Task instructions -> Copy out every line in the material below that contains the word "treeline".

Supplied data ->
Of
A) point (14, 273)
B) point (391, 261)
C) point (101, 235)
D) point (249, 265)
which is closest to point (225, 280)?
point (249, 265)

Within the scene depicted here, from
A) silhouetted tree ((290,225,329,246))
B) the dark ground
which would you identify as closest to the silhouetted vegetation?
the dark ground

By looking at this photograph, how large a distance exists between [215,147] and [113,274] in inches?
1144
* * *
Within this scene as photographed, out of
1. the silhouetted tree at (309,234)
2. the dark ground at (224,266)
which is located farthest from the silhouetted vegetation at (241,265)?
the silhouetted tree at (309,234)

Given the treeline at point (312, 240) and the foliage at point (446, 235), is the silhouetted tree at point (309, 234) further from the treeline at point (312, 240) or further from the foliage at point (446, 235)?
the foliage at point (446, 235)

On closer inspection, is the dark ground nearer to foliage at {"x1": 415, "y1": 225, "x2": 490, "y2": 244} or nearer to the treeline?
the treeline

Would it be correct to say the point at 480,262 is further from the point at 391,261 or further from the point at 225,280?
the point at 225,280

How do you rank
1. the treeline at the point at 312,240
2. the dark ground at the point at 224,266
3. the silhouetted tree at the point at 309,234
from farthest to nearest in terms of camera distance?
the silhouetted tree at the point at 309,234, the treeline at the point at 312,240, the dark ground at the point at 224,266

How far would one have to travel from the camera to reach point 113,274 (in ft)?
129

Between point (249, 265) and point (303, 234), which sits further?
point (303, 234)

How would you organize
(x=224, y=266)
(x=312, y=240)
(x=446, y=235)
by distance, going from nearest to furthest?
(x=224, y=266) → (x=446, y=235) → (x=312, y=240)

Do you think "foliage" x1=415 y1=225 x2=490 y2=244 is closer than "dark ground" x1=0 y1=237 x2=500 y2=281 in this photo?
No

Solution to this exercise ->
Given the treeline at point (312, 240) and the foliage at point (446, 235), is the silhouetted tree at point (309, 234) further from the treeline at point (312, 240) or further from the foliage at point (446, 235)?
On closer inspection, is the dark ground nearer to foliage at {"x1": 415, "y1": 225, "x2": 490, "y2": 244} or nearer to the treeline?
the treeline
1. the treeline at the point at 312,240
the silhouetted tree at the point at 309,234, the treeline at the point at 312,240, the dark ground at the point at 224,266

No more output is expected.